I might come back and add some more things to this list as I think of them.

Unity language renamed to ALFE

September 14th, 2012

As regular readers of this blog know, I have a long-term on-and-off project to design my own computer language in which I can be super productive at all parts of the development cycle. I have occasionally referred to this language as Unity (given my hope that it will be useful for many purposes), but since picking that name I have learned of several other software projects by that name (including a another programming language), so I've renamed my project to ALFE. I've updated all the references I could find (including the URLs, which I didn't think I'd be able to do - WordPress has a plugin for everything). If you spot any more lurking in the dark corners of the blog please let me know.

ALFE stands for "A Language For Everything". Which has more than one meaning. One is that ALFE itself can be used for any purpose. Another is that (via the built in parser generator and code generator) you can use it to create powerful domain-specific languages.

ALFE is also the name of the standard library that is included with the language, though when it's referring to the library, it stands for "A Library For Everything".

Removing outliers

October 17th, 2011

If you've got a sequence of data that you want to do some statistical analysis on, but you know that some of it is bad, how do you remove the bad data? You could just remove the top 5% and bottom 5% of values, for example, but maybe you don't have any bad data (or maybe you have lots) and that would adverse affect your measurement of the standard deviation.

Suppose that you know that your dataset is supposed to follow a normal distribution (lots do). Then you could remove outliers by measuring the skew and kurtosis (3rd and 4th moments), and just repeatedly remove the sample furthest from the mean until these measurements look correct. This algorithm is guaranteed to terminate since if you only have 2 samples the skew and kurtosis will be 0. You've still got a parameter or two to tune though (how much skew and kurtosis you'll tolerate).

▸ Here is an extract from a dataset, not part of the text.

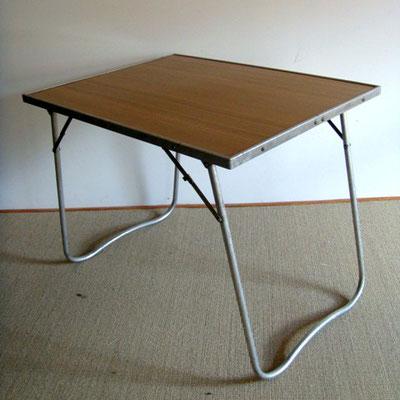 Table basse de camping vintage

If the world were rational

October 16th, 2011

Sometimes I wonder what the world would be like if it were possible to get everybody to agree on true things.

Suppose that, whenever two people find that they disagree about something, they invoke the Argulator algorithm to resolve the dispute. The Argulator algorithm is trivial for statements which empirically true or false - you just go and do the experiment to find out who is right. For other statements, each side enumerates each argument for their position as a set of statements, then figure out which statements in each of their opponent's arguments they disagree with and recursively invoke the Argulator algorithm on each of those.

The Argulator algorithm isn't guaranteed to terminate, though - you might have two positions which are perfectly internally consistent and consistent with the observable universe, but which still disagree with each other. For example, two people might disagree about the purpose of government - one might argue that its purpose is to provide a safety net or basic minimum standard of living for the least well off members of society. Another might argue that its purpose is to further the cause of human achievement (maximize rate of total long-term economic output) by any means necessary. Without agreement on what the end goal is, the chances of agreeing of a course of action are pretty slim.